The Widow

Snow can be a notorious memory stimulator. Last Saturday, when we experienced what felt like winter weather for the first time in a long time, I was having dinner with a gay female friend who works mostly in Los Angeles. We were just catching up, and had yet to order, when my friend received a text from a woman friend, also gay, in Los Angeles. Whitney Houston was dead. There was nothing to say. We looked out the restaurant window, and the snow began to fall. So did the memories, not in droves, but in flakes. Whitney Houston’s alternately powerful and bland resonance for us was not inseparable from our queerness. Indeed, the gorgeous star who had been circumspect about her personal life until she married the already played out but seemingly indomitable teen performer, Bobby Brown, in 1992, was less the author of a touchingly open, gospel-trained voice trying to find meaning in frequently meaningless lyrics, than the beloved friend of a woman named Robyn Crawford, who had been Houston’s closest companion since the singer was sixteen years old. (Crawford was also Houston’s longtime executive assistant.)

In the early nineteen-eighties, one sometimes saw Crawford in those places where women of color then gathered—the Duchess on Seventh Avenue South, say, or the Cubby Hole. In those small, self-protective-by-necessity worlds, everyone knew what everyone else did, and with whom, and Crawford was often spoken of in the same breath as the lovely Houston, who had modeled for Essence, and was the daughter of Cissy Houston, herself the cousin of Dionne Warwick. That was all we knew. But as Houston’s career overwhelmed her personality—every significant pop star suffers this fate; often they don’t live long enough to reverse the order—she was still “our” Whitney down there, near Christopher Street, in the West Village: a perforce closeted superstar who had to make a living because she knew gay didn’t pay.

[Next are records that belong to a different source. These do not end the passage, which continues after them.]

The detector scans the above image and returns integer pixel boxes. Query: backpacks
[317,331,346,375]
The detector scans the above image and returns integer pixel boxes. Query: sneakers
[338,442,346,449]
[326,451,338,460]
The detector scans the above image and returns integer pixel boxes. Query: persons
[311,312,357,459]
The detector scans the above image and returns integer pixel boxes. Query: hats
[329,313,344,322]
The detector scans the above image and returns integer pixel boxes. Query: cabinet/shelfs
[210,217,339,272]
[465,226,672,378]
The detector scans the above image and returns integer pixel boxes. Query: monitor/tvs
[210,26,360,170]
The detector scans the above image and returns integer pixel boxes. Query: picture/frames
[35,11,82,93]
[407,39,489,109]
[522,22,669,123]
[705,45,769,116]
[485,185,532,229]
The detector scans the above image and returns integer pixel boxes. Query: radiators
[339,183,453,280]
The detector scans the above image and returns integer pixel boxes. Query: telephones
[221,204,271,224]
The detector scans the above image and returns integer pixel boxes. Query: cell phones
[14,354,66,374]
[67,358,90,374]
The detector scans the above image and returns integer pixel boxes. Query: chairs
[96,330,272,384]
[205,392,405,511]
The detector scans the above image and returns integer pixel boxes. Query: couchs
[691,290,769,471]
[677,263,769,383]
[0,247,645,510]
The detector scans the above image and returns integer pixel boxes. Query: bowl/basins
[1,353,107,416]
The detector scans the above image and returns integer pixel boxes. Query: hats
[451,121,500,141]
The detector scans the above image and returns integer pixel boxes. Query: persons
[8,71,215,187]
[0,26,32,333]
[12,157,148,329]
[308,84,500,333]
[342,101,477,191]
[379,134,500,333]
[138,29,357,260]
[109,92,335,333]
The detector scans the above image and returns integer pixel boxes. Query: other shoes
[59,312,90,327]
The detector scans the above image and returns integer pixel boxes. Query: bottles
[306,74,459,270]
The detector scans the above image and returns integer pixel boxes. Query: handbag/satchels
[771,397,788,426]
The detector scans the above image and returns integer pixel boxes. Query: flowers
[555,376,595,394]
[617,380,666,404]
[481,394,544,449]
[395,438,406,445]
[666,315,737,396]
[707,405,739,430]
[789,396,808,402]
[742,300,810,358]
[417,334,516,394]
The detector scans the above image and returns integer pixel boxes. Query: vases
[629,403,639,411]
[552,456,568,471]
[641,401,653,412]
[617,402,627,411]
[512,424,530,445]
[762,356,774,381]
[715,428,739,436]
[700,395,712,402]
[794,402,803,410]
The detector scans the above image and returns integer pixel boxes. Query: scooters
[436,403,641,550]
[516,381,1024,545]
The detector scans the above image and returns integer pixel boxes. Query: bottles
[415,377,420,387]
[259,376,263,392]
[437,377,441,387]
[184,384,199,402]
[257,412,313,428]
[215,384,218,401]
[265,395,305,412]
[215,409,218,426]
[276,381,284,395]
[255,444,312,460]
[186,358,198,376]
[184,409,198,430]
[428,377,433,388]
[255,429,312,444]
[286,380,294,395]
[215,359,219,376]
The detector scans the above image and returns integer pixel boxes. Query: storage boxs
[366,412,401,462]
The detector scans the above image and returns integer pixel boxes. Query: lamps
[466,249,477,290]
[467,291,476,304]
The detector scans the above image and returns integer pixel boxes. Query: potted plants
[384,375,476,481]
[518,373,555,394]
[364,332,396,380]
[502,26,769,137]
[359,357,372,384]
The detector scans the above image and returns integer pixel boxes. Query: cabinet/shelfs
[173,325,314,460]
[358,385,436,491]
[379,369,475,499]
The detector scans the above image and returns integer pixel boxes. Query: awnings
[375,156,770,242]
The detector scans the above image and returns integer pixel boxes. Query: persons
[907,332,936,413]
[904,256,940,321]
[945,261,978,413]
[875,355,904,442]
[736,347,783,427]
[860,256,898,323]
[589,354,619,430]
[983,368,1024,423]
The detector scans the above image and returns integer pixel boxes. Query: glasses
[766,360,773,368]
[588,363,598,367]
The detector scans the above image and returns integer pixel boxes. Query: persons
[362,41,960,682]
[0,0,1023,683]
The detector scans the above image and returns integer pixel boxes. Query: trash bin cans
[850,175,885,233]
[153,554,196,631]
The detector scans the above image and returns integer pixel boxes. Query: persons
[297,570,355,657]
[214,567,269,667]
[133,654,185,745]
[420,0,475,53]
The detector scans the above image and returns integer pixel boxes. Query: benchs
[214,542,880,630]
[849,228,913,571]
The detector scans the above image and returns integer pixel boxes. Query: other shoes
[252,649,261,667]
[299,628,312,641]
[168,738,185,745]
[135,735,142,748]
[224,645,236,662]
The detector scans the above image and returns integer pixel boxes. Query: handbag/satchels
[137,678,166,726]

This was familiar to us, particularly when it came to those black female performers, ranging from Bessie Smith to Ethel Waters to Billie Holiday, who skipped over the gay parts of themselves, let alone their milieu, in order to be someone’s idea of femininity, but whose? Whitney Houston always looked like a “femme”: coiffed and sleek, a Jersey girl who could be tough, but she had an even butcher personal assistant who could deal, if it came to that. Houston grew up musically and otherwise in a black Baptist church, where sin hangs heavy in the air, and on the heart, and queerness is the last thing an intolerant population cleaving to Jesus and “correctness” wants to deal with. To be queer is to question if not sully black conservatism, with it’s rather complicated relationship to heterosexuality as the paradigm of “real” love, while homosexuality is viewed as a white-bred or “European” perversion. And black conservatism shuts its eyes to uncategorizable flowers. That Houston was able to walk in that field as long as she did is a testament to her strength in her difference.

But the pop world is just as conventional as the black universe Houston grew up in; in both, appearances are considered deep because the world responds to the shallow. As Houston’s fame increased, and she was sanctified by marriage, she drove a wedge between the world she and Crawford inhabited together, becoming a martyr to heterosexuality. (At one point it was said that Houston would appear in a remake of “A Star is Born,” co-starring Bobby Brown. How much would the film have meant if it were about a female superstar who came out about her gay past without offing herself?) Still, Crawford, and what she symbolized, would not leave Houston alone. In 2002, Diane Sawyer interviewed the singer and her then husband in their Atlanta home. Sawyer asked about Crawford, and Whitney, looking double-crossed and angry, said to the camera, and presumably Crawford: “And I love ya.” Get over it. It’s interesting that Houston thought of the camera eye—her most consistent companion for decades before her death, and now forever—was Crawford, her no doubt most steadying love, and honest influence.